■ WHAT YOU ARE ASKED TO DO
Please print every entry below word for word, leaving the pictures out.

[Start of RECORDS TO PROCESS]

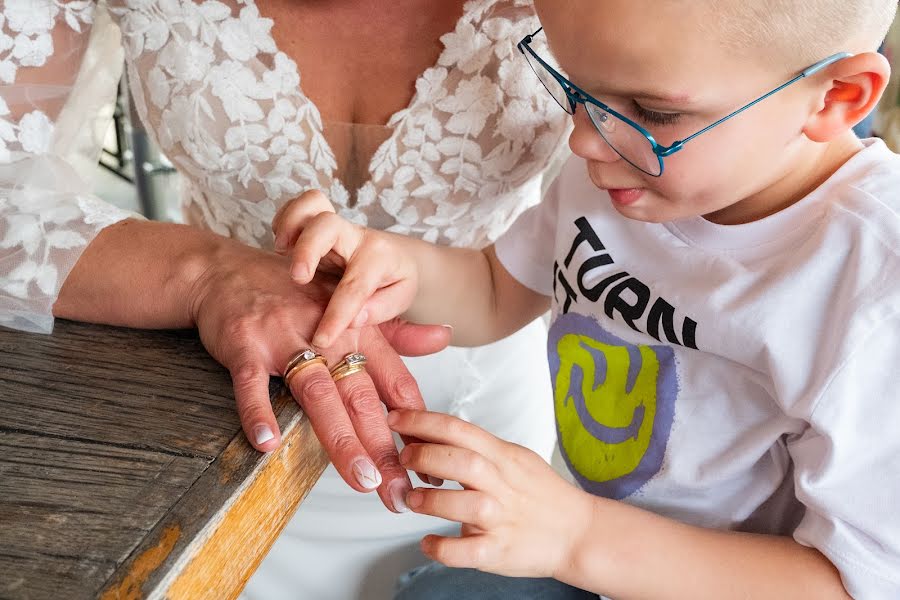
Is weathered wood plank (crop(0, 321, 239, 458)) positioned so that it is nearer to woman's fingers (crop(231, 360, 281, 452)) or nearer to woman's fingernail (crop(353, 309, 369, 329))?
woman's fingers (crop(231, 360, 281, 452))

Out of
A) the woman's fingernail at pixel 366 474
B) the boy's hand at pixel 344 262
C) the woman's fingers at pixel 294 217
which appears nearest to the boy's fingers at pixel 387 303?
the boy's hand at pixel 344 262

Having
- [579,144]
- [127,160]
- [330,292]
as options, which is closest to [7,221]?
[330,292]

[End of RECORDS TO PROCESS]

■ WORKED SOLUTION
Is weathered wood plank (crop(0, 321, 239, 458)) positioned so that it is nearer to woman's fingers (crop(231, 360, 281, 452)) or nearer to woman's fingernail (crop(353, 309, 369, 329))?
woman's fingers (crop(231, 360, 281, 452))

Out of
A) the woman's fingernail at pixel 366 474
B) the boy's hand at pixel 344 262
C) the woman's fingers at pixel 294 217
which appears nearest to the boy's fingers at pixel 387 303?
the boy's hand at pixel 344 262

Having
- [579,144]
- [127,160]
- [330,292]
as options, which is closest to [7,221]?
[330,292]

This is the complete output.